Bringing this technology to the people who need it
While the technology is still in the prototype stage, Lynn said she has already seen it make a positive impact on Emma’s life.
“It has been exciting to see a lightweight, unobtrusive sensor detect Emma’s communicative movements and speak them for her, allowing people less familiar with her to understand her instantly,” Lynn said.
While this initial testing proved that this idea works on a conceptual level, questions remain around fine tuning the sensor technology. The next step for Wilkinson and her team is to get this technology in the hands of more people with motor or visual impairment who use AAC for more widespread testing and data collection. The researchers’ goal is to determine not only how well the algorithm does when identifying target motions, but how well it can disregard involuntary movements and how to refine it to distinguish between similar gestures that have different communicative meanings.
“Each individual will have different priorities and different communication needs,” Wilkinson said. “While the sensor is great for capturing movements that are very distinct from one another, we need to develop a way to capture gestures that require more precision. The next step for us is to develop camera-based algorithms that will work in tandem with the sensor, ultimately making this technology accessible for as many people as possible.”
Lynn and Emma are continuing to work with the sensor and integrated app and can see it making a larger impact in Emma’s life as the technology continues to evolve.

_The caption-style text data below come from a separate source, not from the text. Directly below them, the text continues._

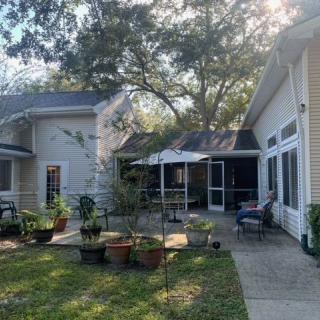 A serene backyard patio with potted plants and outdoor seating under the shade of trees.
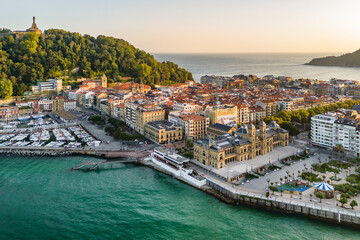 Fototapeta premium Aerial view of San Sebastian cityscape at sunrise in the Basque Country, northern Spain.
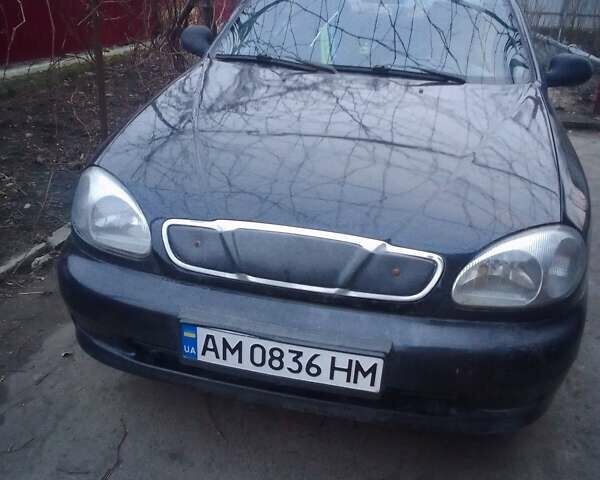 Черный Дэу Ланос, объемом двигателя 1.5 л и пробегом 275 тыс. км за 1690 $, фото 1 на Automoto.ua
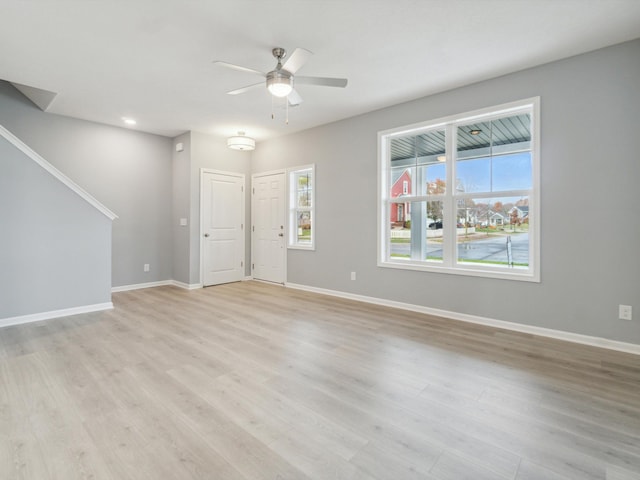 unfurnished living room with ceiling fan and light hardwood / wood-style floors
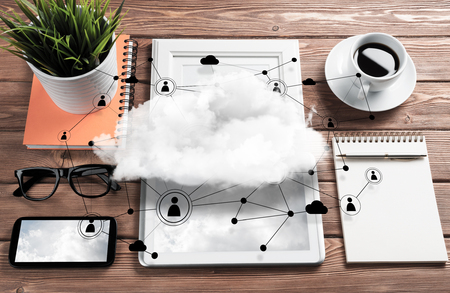 Top view of modern workplace with office stuff, social network connections and clouds above as symbol of still office life. Mixed media.の写真素材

“We’re looking forward to skiing season when Emma can wear the sensor to communicate on the slopes instead of only communicating with her paper-based AAC on the chair lift,” Lynn said. “Living without spoken words can bring isolation and a limited social circle. This technology will widen Emma’s world, and I look forward to witnessing the impact of that on her life.”
Additional authors include Syed Billah, assistant professor of information sciences and technology at Penn State; Dawn J. Sowers, assistant professor at Florida State University; Lynn R. Elko, community adviser to the research team; Kevin Williams, community adviser to the research team; Mitchell Case, community adviser to the research team and undergraduate student at Penn State; Sharon Redmon, doctoral candidate at Penn State; and Tanuj Namdeo, software developer.
The Center for Biodevices at Penn State and the Penn State Center for Socially Responsible Artificial Intelligence supported this work.